◆ **TASK DIRECTIONS**
In the records below, begin at the line that has "family: Muridae" and stop after the line that has "A: Sequence-level."; quote those lines verbatim and nothing more.

◆ **GIVEN RECORDS**
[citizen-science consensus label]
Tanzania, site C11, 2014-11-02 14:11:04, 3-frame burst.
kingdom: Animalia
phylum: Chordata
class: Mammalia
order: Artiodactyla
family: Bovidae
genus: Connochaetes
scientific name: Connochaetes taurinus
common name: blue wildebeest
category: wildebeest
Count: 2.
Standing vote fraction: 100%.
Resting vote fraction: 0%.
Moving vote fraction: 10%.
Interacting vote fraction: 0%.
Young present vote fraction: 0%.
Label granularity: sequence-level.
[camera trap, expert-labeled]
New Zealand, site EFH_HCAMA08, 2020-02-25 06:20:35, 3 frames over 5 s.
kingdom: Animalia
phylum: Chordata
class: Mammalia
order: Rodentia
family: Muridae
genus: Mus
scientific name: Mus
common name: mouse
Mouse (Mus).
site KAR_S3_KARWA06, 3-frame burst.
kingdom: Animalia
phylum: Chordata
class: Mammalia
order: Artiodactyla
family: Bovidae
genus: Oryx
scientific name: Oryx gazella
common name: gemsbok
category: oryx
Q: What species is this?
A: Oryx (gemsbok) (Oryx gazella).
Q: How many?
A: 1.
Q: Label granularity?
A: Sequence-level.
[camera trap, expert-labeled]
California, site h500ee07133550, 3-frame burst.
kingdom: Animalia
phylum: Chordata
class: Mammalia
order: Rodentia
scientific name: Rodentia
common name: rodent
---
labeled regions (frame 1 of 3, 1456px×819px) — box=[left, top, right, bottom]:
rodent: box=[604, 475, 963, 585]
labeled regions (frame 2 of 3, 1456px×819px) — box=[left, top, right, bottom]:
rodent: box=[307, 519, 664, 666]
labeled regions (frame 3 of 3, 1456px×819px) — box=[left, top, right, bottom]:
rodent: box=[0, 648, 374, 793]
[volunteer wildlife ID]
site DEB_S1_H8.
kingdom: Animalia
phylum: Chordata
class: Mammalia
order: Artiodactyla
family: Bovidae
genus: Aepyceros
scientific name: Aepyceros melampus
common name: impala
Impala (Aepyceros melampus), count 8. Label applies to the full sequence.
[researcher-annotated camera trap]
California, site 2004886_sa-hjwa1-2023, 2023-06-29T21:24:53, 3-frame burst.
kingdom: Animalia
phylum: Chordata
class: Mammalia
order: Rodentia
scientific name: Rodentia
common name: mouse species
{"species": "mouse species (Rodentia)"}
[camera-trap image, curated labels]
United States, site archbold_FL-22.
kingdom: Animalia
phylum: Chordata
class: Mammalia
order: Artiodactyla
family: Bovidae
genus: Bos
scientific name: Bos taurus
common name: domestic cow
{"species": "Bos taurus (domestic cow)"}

◆ **SOLUTION TO THIS PROBLEM**
family: Muridae
genus: Mus
scientific name: Mus
common name: mouse
Mouse (Mus).
site KAR_S3_KARWA06, 3-frame burst.
kingdom: Animalia
phylum: Chordata
class: Mammalia
order: Artiodactyla
family: Bovidae
genus: Oryx
scientific name: Oryx gazella
common name: gemsbok
category: oryx
Q: What species is this?
A: Oryx (gemsbok) (Oryx gazella).
Q: How many?
A: 1.
Q: Label granularity?
A: Sequence-level.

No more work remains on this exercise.